RECORDS TO PROCESS:
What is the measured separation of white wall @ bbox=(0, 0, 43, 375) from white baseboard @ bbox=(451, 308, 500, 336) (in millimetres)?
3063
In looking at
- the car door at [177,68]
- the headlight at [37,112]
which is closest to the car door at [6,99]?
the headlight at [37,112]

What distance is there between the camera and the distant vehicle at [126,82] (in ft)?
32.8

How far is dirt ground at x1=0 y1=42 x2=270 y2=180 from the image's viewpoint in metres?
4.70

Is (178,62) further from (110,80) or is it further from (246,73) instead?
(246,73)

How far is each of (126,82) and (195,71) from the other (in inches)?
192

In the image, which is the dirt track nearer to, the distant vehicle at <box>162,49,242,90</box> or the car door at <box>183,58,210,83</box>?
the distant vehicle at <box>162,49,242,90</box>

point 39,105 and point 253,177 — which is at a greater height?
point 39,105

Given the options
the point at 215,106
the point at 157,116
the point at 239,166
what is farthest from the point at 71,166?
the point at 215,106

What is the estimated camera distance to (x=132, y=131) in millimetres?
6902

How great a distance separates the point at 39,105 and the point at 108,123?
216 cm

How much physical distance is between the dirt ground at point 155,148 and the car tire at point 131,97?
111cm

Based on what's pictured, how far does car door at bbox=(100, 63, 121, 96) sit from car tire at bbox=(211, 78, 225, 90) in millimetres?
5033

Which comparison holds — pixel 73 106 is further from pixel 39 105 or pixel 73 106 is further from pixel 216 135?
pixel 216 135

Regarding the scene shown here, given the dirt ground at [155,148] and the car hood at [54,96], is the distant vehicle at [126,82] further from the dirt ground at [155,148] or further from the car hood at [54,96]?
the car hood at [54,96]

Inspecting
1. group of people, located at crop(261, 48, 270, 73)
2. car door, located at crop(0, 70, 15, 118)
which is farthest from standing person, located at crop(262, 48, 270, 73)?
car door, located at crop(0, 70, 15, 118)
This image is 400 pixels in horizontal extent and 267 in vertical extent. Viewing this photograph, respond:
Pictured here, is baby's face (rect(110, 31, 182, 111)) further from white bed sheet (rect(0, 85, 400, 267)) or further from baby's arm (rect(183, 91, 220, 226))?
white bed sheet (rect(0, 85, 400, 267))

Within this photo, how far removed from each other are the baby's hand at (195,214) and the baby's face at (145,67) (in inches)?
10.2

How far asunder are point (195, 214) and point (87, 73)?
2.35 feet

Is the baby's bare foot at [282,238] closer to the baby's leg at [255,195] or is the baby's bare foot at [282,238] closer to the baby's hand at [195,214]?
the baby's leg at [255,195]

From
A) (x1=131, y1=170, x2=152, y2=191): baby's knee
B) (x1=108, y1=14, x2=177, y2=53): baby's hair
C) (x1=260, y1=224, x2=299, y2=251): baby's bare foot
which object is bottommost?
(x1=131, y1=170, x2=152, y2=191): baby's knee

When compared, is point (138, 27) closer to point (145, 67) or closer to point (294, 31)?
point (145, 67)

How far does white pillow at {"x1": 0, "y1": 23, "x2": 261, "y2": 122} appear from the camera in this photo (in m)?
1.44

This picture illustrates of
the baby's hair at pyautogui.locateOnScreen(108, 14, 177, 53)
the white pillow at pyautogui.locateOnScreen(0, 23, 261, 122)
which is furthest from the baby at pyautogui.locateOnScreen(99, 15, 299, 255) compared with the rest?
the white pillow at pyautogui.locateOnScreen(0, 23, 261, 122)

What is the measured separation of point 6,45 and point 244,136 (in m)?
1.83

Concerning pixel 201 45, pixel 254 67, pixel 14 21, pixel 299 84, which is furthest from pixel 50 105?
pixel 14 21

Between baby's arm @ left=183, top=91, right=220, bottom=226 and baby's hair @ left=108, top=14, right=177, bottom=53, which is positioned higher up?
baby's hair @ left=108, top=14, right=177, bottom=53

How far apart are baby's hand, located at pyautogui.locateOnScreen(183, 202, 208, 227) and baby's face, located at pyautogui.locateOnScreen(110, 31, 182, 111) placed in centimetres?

STATED TASK:
Reproduce word for word the lines of the entries starting at the line containing "Concerning pixel 201" and running through the last line of the entries, both ends included.

RESULT OF THE EXERCISE:
Concerning pixel 201 45, pixel 254 67, pixel 14 21, pixel 299 84, which is furthest from pixel 50 105?
pixel 14 21

Between baby's arm @ left=183, top=91, right=220, bottom=226 and baby's hair @ left=108, top=14, right=177, bottom=53, which is positioned higher up?
baby's hair @ left=108, top=14, right=177, bottom=53

How far apart are baby's hand, located at pyautogui.locateOnScreen(183, 202, 208, 227) and baby's face, located at pyautogui.locateOnScreen(110, 31, 182, 111) placed in centimetres?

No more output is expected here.